### Task to complete
Make an exact copy of each entry, leaving out every picture.

### The data
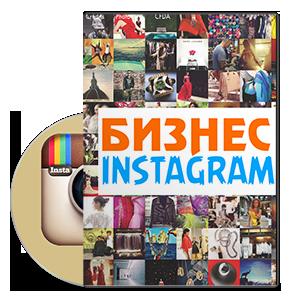 Видеокурс «Бизнес в Instagram»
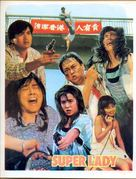 Yi gai yun tian - Hong Kong Movie Poster (xs thumbnail)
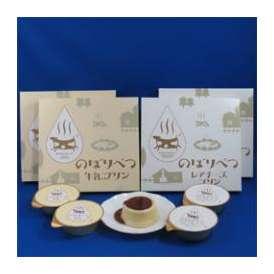 のぼりべつ牛乳プリン4個入×2箱&レアチーズプリン4個入×2箱 【送料無料】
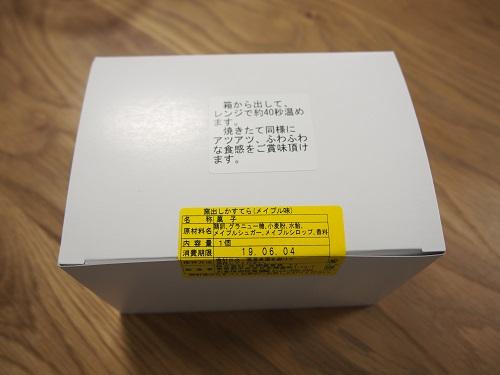 f:id:cherrypie-saitama:20190610064854j:plain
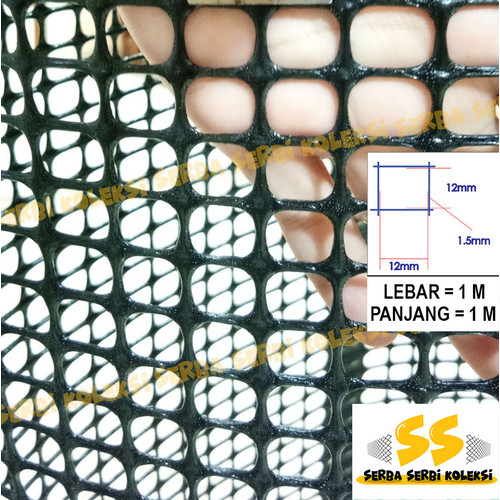 Foto Produk Kawat Jaring Plastik HDPE bentuk kotak 1/2 inch dari Serba Serbi Koleksi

### Solution to this problem
 Видеокурс «Бизнес в Instagram»
 Yi gai yun tian - Hong Kong Movie Poster (xs thumbnail)
 のぼりべつ牛乳プリン4個入×2箱&レアチーズプリン4個入×2箱 【送料無料】
 f:id:cherrypie-saitama:20190610064854j:plain
 Foto Produk Kawat Jaring Plastik HDPE bentuk kotak 1/2 inch dari Serba Serbi Koleksi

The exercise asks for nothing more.